A common requirement after the omnibus test provided by the ANOVA is some-sort of follow-up analysis. For this purpose, afex is fully integrated with lsmeans .

For example, assume we are interested in the significant task:stimulus interaction. As a first step we might want to investigate the marginal means of these two factors:

lsmeans(a1, c("stimulus","task"))
# NOTE: Results may be misleading due to involvement in interactions
#  stimulus task        lsmean         SE    df    lower.CL    upper.CL
#  word     naming -0.34111656 0.04250050 48.46 -0.42654877 -0.25568435
#  nonword  naming -0.02687619 0.04250050 48.46 -0.11230839  0.05855602
#  word     lexdec  0.00331642 0.04224522 47.37 -0.08165241  0.08828525
#  nonword  lexdec  0.05640801 0.04224522 47.37 -0.02856083  0.14137684
# 
# Results are averaged over the levels of: length 
# Confidence level used: 0.95 

From this we can see naming trials seems to be generally slower (as a reminder, the dv is log-transformed RT in seconds, so values below 0 correspond to RTs bewteen 0 and 1), It also appears that the difference between word and nonword trials is larger in the naming task then in the lexdec task. We test this with the following code using a few different lsmeans function. We first use lsmeans again, but this time using task as the conditioning variable specified in by. Then we use pairs() for obtaining all pairwise comparisons within each conditioning strata (i.e., level of task). This provides us already with the correct tests, but does not control for the family-wise error rate across both tests. To get those, we simply update() the returned results and remove the conditioning by setting by=NULL. In the call to update we can already specify the method for error control and we specify 'holm',  because it is uniformly more powerful than Bonferroni.
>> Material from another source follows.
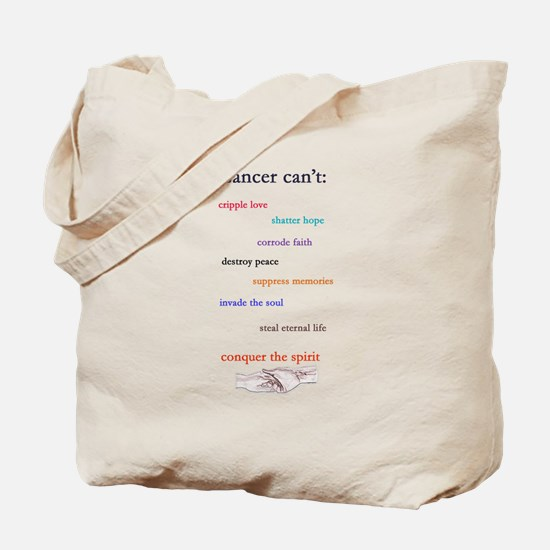 Cancer Can't Tote Bag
# set up conditional marginal means:
(ls1 <- lsmeans(a1, c("stimulus"), by="task"))
# task = naming:
#  stimulus      lsmean         SE    df    lower.CL    upper.CL
#  word     -0.34111656 0.04250050 48.46 -0.42654877 -0.25568435
#  nonword  -0.02687619 0.04250050 48.46 -0.11230839  0.05855602
# 
# task = lexdec:
#  stimulus      lsmean         SE    df    lower.CL    upper.CL
#  word      0.00331642 0.04224522 47.37 -0.08165241  0.08828525
#  nonword   0.05640801 0.04224522 47.37 -0.02856083  0.14137684
# 
# Results are averaged over the levels of: length 
# Confidence level used: 0.95 
update(pairs(ls1), by=NULL, adjust = "holm")
#  contrast       task      estimate         SE df t.ratio p.value
#  word - nonword naming -0.31424037 0.02080113 43 -15.107  <.0001
#  word - nonword lexdec -0.05309159 0.01860509 43  -2.854  0.0066
# 
# Results are averaged over the levels of: length 
# P value adjustment: holm method for 2 tests

Hmm. These results show that the stimulus effects in both task conditions are independently significant. Obviously, the difference between them must also be significant then, or?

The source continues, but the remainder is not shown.